First, I keep having the same conversations. Founders ask the same questions. Companies hit the same walls. The advice I give in advisory sessions keeps repeating, and it's good advice that shouldn't stay locked behind a retainer.
Second, I'm watching AI change what's possible for people like me. Business operators who couldn't build software six months ago are now building it. That shift is massive, and almost nobody is documenting it from the business side. The tech community is all over it. The business community is still watching from the sidelines.
I'm not watching from the sidelines. I'm in it. And I'm writing about it.
A Note on How This Blog Is Made
I use AI tools to help write this blog. I'm not going to pretend otherwise. But here's what that actually means.
I sit down, talk through what happened, share my real experiences, and AI helps me organize it into something readable.

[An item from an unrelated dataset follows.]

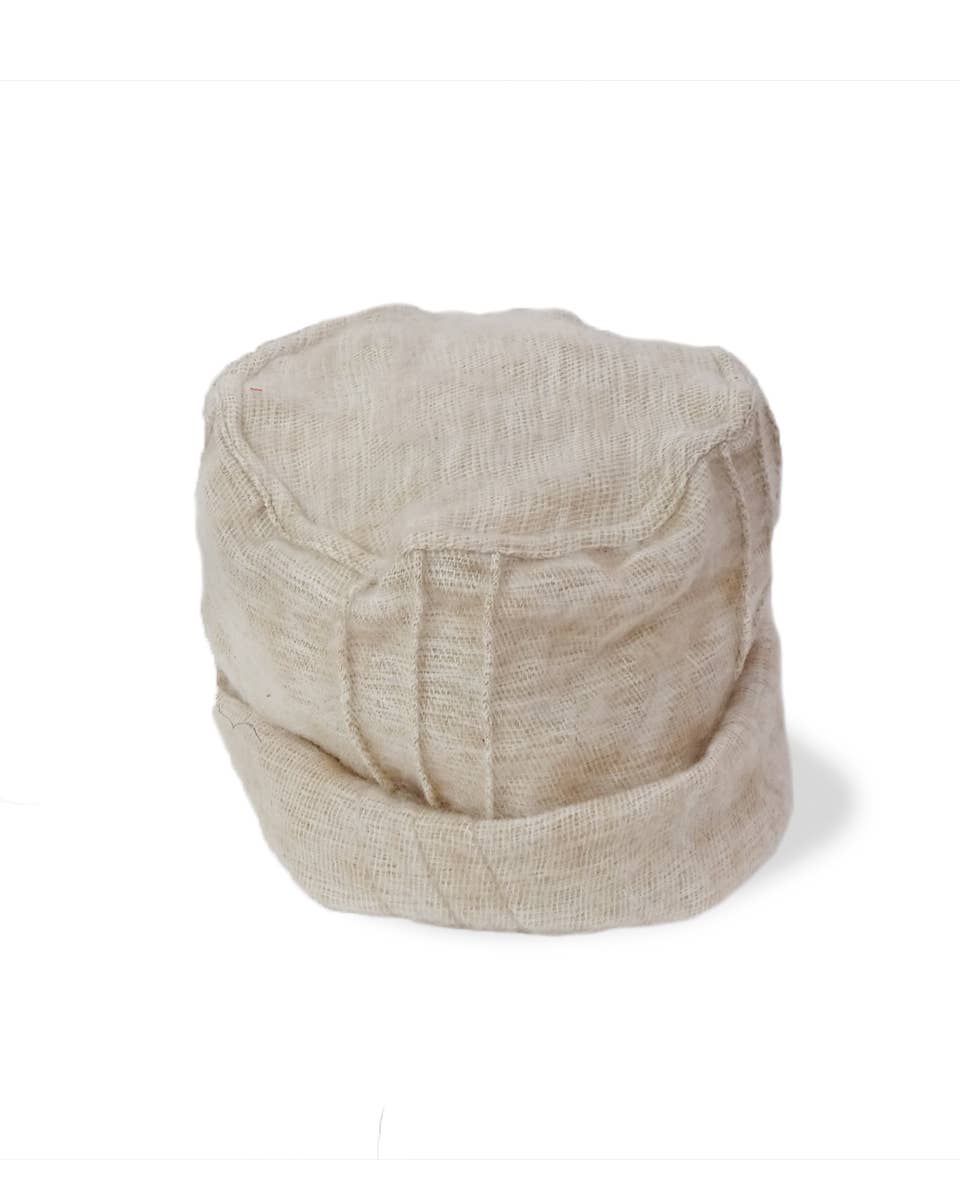 Zig Zag Asian Collection - Vendita all'ingrosso Berretto - Donna - Berretto Pashtun in tessuto spazzolato24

It handles the drafting and research. I handle the thinking, the opinions, and the final review. Every word gets read and approved by me before it goes live.
This is not an AI content farm. There are plenty of those already, and they're all terrible. This blog exists because I have 20 years of experience building companies and a genuine journey with AI that I want to share. The AI makes the writing process faster. It doesn't replace the experience.
If something on this blog resonates with you, it's because it came from a real person who actually did the work.
Who This Is For
If you're a founder or operator at a company between pre-seed and Series B, this is for you. If you're growing fast and feeling the pain: things breaking, processes that don't exist, roles that aren't defined. You'll find something useful here.
If you're a business person wondering whether AI tools are actually useful or just hype, this is especially for you. I'm the test case.